Appendix I (Theory and basic formulas of flow and bed deformation calculation)

Theoretical solutions to advection equations

For the advection equation

(1)\[\cfrac{\partial f}{\partial t}+c\cfrac{\partial f}{\partial x}=0\]

perform the following variable conversions.

(2)\[\begin{split}X=x-ct \\ T= \; \; t.\end{split}\]

This is equivalent to set new coordinates \(X,T\) that move together with the origin moving at a velocity of \(c\).

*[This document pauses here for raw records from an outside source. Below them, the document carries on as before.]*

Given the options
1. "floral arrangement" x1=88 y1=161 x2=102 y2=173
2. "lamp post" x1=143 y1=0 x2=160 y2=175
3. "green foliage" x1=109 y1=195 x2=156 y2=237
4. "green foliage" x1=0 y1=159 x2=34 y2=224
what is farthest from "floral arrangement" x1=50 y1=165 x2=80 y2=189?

This means, for example, that we suppose we have a car moving at a speed of \(c\) in the original space, and we place coordinates in the car whose origin is on the \(X\) axis that moves with the car.

From Equation (2),

(3)\[\begin{split}\cfrac{\partial}{\partial x}=\cfrac{\partial X}{\partial x} \cfrac{\partial}{\partial X} +\cfrac{\partial T}{\partial x} \cfrac{\partial}{\partial T}\\ \cfrac{\partial}{\partial t}=\cfrac{\partial X}{\partial t} \cfrac{\partial}{\partial X} +\cfrac{\partial T}{\partial t} \cfrac{\partial}{\partial T}\end{split}\]

Where,

(4)\[\cfrac{\partial X}{\partial x}=1, \; \; \cfrac{\partial X}{\partial t}=0, \; \; \cfrac{\partial T}{\partial x}=1, \; \; \cfrac{\partial T}{\partial t}=0.\]

Therefore,

(5)\[\cfrac{\partial}{\partial x} = \cfrac{\partial}{\partial X}, \; \; \cfrac{\partial}{\partial t} = -c \cfrac{\partial}{\partial X} + \cfrac{\partial}{\partial T}\]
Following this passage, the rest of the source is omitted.